I am not an advocate of persistent volleying in a lady’s single. I think it is too great a tax on the physique. Nor do I think it pays in the long-run. A volleyer, to my mind, is much easier to play against than a base-liner, and most of the first-class base-line players agree with me. The great physical exertion entailed in running continually to the net will after a time make the ground strokes weaker and weaker; and you must have good length to be able to come up and volley with any success. Miss E.W. Thomson (now Mrs. Larcombe), one of our best lady volleyers, put up a magnificent game in the first set against Miss Sutton at Wimbledon in the championship singles of 1905. She had carefully watched Miss Sutton’s game and thought out the best way to play her. Volleying most judiciously, she would force Miss Sutton up to the net with a short drop stroke, and then, lobbing over her head nearly on to the base-line, take up a position at the net, winning the ace with a neat cross volley. These tactics she repeated again and again, and actually led by five games to two. If she could have lasted she must have won that match. But she could not keep it up. She became obviously exhausted, did not get up to the net quickly enough, and her length got shorter and shorter. Miss Sutton eventually won that set and the next easily. I do not know what would have happened if Miss Thomson, when she found she was tiring, had stayed back for a little while and then resumed her tactics at the net. Perhaps she would have come much nearer to victory.

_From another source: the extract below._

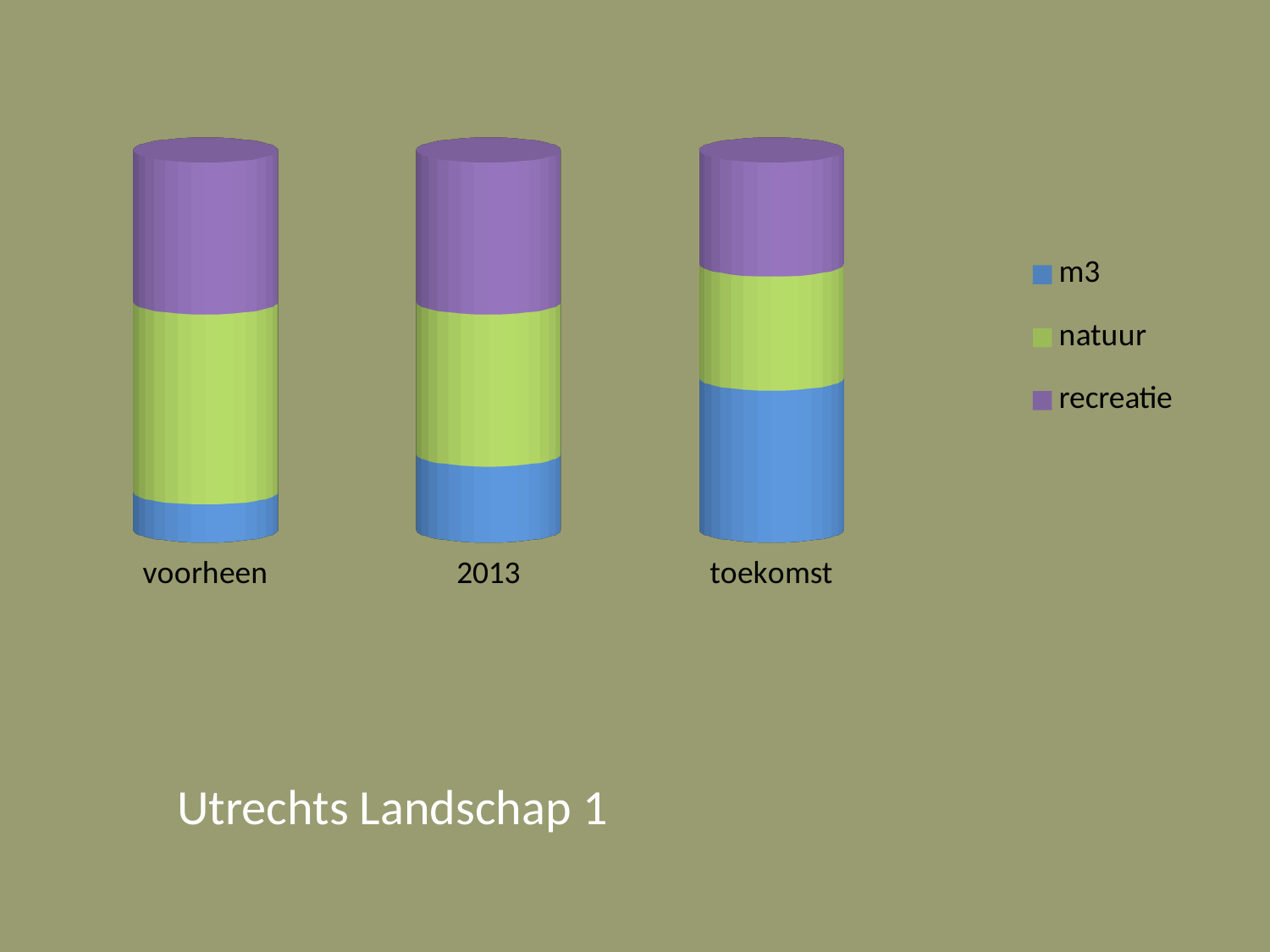
Which category has the smallest m3 segment? voorheen How many series does the legend list? 3 Does the recreatie segment rise or fall from 2013 to toekomst? fall In the voorheen bar, which segment is larger: m3 or natuur? natuur What kind of chart is shown on the slide? stacked bar chart Which category has the largest m3 segment? toekomst Which series are listed in the legend? m3, natuur, recreatie Does the natuur segment rise or fall from voorheen to toekomst? fall Does the m3 segment rise or fall from voorheen to toekomst? rise How many categories are shown along the x axis? 3 Which colour represents the m3 series? blue Which category has the smallest recreatie segment? toekomst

A very large majority of non-volleyers in singles have won the ladies’ championship, and I think that fact helps to prove my argument. Miss Maud Watson, Miss Rice, Mrs. Hillyard, the late Miss Robb, Miss Sutton, Miss Boothby and myself are base-liners. Miss Dod and Mrs. Sterry are the only two volleyers. Every girl, however, should learn how to volley. You may be inveigled up to the net, and you should then know how to play and place a volley. And you should go up now and then on a good-length ball.

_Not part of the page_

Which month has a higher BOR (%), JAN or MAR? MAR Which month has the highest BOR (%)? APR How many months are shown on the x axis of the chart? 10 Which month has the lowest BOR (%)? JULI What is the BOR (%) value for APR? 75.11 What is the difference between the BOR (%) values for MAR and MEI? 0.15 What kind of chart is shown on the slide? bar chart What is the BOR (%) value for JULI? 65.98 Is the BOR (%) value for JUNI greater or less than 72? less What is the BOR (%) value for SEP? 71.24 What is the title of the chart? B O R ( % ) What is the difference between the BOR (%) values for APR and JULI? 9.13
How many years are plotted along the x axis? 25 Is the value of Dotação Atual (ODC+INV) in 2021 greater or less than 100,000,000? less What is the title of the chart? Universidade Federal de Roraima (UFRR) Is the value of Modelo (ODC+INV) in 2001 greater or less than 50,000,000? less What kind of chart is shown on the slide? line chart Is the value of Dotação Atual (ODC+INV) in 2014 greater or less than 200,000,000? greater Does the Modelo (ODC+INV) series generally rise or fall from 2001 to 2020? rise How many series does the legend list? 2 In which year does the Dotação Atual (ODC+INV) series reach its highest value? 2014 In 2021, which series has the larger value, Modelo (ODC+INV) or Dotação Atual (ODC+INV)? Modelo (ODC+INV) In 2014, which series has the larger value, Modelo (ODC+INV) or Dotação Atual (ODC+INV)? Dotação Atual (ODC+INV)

In Doubles of course it is different. I think then a girl should volley. It will greatly improve her play all round, and will also make the game so much more attractive. I think it would be an excellent plan if ladies’ doubles were always played like men’s doubles, both players moving together and keeping parallel with one another, going up to the net together and retiring to the back of the court together. Competitors would improve their volleying, and the double, instead of being the dreary, monotonous affair it is now, especially for the base-liner, would be varied and instructive. I am sure referees would welcome the change with avidity. The much-dreaded, interminable ladies’ double event would be a thing of the past. If we played the double with the new formation, perhaps we should succeed in re-establishing the event at Wimbledon! But it is very difficult to get ladies to volley at a tournament. They think they have more chance of winning from the back of the court. Perhaps they have. But they have much less chance of improving their game and learning a variety of strokes.